関数の参照透過性と副作用についてのメモ
概要
プログラミング言語やUDF機能を提供するシステムにおいて関数が持っていると嬉しい性質として以下の2つがある。
- 関数の返す値は、関数の引数に与えた値だけに依存して決まる(参照透過性がある)。
- 関数は、値を返す以外の作用(副作用)を行わない(副作用がない)。
上記の2つの性質を持つ関数は、関数の処理系のコンパイラやオプティマイザによって最適化することができる。 例えば、
- 関数の引数が定数の場合、その関数の値(計算結果)をコンパイル時に決定できるので、実行コードにおける関数の呼び出しをなくすことができる。
- 同じ関数に同じ引数を与えている箇所があれば、2回目以降の関数の呼び出しをなくし、1回目の関数の計算結果に置き換えることができる。
関数に参照透過性がない場合
同じ関数に同じ引数を与えたとしても同じ結果を返すとは限らないため、コンパイラ/オプティマイザはその結果を事前計算orキャッシュすることができない。
参照透過性がない関数とは例えば、システム時刻を返す関数であったり、乱数によって振舞いを変えたり、通信やIO等の外部からの入力を利用したりするものである。
関数に副作用がある場合
副作用がある関数とは、例えば関数の実装の中でログに出力するような関数である。
そのため最適化によって関数呼び出しが削除されてしまうと、残るべきログが残らないという事態が起こる。
参照透過性と副作用のイメージ
関数の引数(INPUT)と、関数の計算結果(OUTPUT)による界面(インターフェイス)を通常と考えると、それ以外の界面からの入力があると参照透過性を脅かし、それ以外の界面への出力があると副作用となりうる。
参照透過性と副作用の関係
両者は独立して存在しうる。
参照透過性があるが副作用を持つ関数も存在するし、副作用はないが参照透過性がない関数もありうる。
参照透過性と副作用は本当に独立か?
副作用がない関数がありうると書いたが、実際には何を副作用とみなすかは程度問題である。

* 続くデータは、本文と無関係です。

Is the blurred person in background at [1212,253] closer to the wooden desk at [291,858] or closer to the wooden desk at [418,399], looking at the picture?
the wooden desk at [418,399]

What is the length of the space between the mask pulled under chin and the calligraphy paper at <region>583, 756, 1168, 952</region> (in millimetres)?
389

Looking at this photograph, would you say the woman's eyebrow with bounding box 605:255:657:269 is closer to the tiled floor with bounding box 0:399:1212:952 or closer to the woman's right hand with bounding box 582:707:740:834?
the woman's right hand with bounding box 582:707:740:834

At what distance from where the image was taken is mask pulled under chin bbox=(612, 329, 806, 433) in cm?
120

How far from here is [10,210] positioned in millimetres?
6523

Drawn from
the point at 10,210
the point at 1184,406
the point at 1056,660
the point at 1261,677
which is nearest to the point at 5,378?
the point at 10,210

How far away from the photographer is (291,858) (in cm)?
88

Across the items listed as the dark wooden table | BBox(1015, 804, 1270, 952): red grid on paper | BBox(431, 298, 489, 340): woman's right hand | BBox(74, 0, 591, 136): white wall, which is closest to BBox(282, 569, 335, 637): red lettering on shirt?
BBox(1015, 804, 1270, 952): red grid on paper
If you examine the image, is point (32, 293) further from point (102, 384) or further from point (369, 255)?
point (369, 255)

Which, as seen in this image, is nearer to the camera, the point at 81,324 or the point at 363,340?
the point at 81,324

ログ出力は典型的な副作用であるが、ログが最適化で省略されても問題ないのであれば、その副作用は無視できる。
また世の中にはサイドチャネル攻撃というものが存在するので、ふつうに考えて副作用がないような関数も、同じコアで同時実行される別のスレッドのスケジューリングやCPUの電力消費や電波の輻射等の形で外部に影響を与えるため、これを副作用とみなすこともできる。
その意味で副作用とは、その副作用を観測するものの存在ぬきでは語れない。
参照透過性のない関数は、そのような副作用を観測するものの一つである。